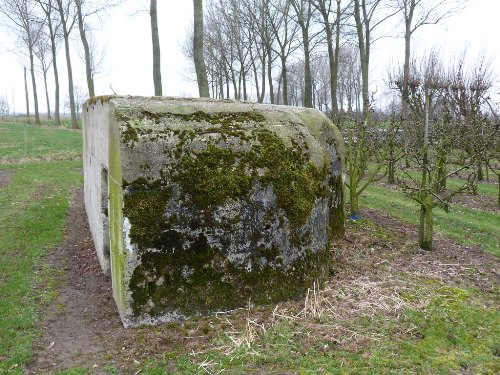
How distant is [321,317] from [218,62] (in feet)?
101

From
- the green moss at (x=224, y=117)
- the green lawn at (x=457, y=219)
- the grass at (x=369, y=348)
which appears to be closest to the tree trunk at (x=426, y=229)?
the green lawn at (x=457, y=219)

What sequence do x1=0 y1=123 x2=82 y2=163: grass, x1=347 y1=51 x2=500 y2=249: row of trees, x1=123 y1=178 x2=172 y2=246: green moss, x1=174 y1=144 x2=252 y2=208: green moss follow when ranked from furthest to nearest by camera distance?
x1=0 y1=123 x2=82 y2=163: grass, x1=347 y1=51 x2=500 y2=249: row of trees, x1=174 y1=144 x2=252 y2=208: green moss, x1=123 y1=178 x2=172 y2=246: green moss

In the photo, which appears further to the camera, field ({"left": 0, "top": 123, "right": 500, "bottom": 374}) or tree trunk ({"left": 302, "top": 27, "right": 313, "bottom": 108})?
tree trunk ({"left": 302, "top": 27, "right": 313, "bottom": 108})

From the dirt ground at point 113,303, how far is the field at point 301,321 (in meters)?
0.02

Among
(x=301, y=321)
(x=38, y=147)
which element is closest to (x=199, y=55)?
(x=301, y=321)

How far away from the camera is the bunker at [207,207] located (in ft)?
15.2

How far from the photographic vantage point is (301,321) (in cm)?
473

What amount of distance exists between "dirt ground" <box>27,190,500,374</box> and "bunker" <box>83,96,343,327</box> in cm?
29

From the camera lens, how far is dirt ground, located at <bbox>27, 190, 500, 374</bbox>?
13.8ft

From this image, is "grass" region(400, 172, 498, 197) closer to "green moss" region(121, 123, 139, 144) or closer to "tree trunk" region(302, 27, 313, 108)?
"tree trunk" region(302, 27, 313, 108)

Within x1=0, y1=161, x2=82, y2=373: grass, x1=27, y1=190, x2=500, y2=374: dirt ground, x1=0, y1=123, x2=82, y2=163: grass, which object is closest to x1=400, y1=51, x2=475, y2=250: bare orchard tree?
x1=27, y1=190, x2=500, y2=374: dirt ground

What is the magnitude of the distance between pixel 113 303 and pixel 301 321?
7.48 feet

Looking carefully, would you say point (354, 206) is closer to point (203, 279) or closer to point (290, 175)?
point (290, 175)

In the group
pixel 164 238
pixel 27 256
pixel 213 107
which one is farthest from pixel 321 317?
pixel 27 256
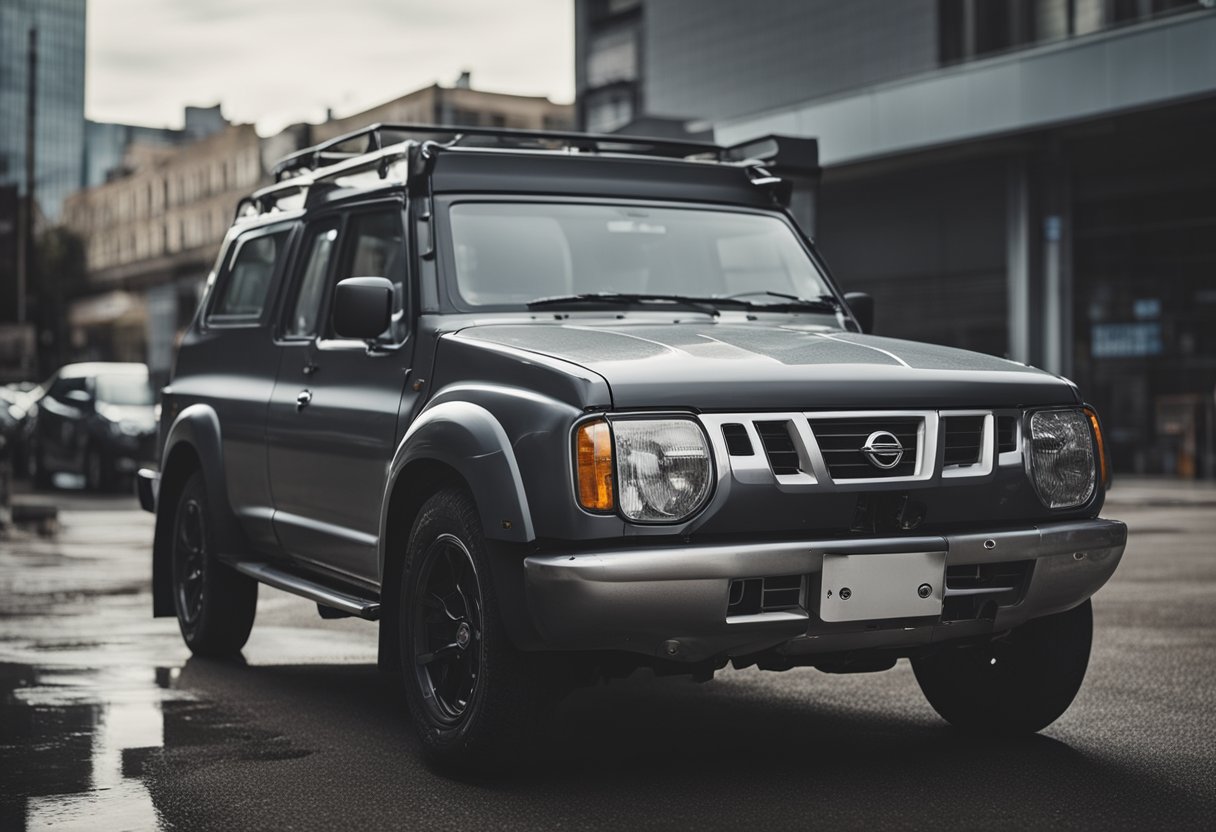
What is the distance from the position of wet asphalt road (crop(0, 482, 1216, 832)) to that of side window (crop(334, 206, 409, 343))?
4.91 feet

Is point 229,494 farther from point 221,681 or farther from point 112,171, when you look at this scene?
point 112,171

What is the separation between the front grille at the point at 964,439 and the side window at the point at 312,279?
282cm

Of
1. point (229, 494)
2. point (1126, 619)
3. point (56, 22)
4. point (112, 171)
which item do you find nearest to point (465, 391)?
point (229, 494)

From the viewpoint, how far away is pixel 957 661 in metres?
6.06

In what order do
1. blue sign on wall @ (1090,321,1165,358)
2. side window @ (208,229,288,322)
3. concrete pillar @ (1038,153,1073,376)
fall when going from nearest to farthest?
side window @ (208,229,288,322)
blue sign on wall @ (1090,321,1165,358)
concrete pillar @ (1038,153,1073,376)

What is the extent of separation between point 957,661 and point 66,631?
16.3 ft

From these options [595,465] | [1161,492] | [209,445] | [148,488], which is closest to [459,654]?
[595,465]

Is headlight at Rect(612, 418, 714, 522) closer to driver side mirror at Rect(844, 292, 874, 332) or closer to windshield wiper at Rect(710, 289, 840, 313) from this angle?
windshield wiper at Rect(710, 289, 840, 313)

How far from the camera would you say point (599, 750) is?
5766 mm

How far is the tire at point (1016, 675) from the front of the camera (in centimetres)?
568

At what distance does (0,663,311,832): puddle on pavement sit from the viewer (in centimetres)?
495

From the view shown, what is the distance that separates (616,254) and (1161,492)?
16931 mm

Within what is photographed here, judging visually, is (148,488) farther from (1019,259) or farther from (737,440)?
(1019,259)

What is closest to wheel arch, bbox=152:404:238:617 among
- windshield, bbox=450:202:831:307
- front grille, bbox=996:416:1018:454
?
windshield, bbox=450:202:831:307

- Set task -
Transcribe everything from the line containing "At what distance" down to the end of the listing, both ends included, with every character unchanged.

- Worked answer -
At what distance does (0,663,311,832): puddle on pavement sit from the viewer (in centimetres)?
495

From the view shown, what is the distance that separates (616,254) and (1161,492)?
16931 mm

Within what is photographed here, judging visually, is (148,488) farther from (1019,259) or farther from (737,440)?
(1019,259)

What is closest to wheel arch, bbox=152:404:238:617 among
- windshield, bbox=450:202:831:307
- front grille, bbox=996:416:1018:454
?
windshield, bbox=450:202:831:307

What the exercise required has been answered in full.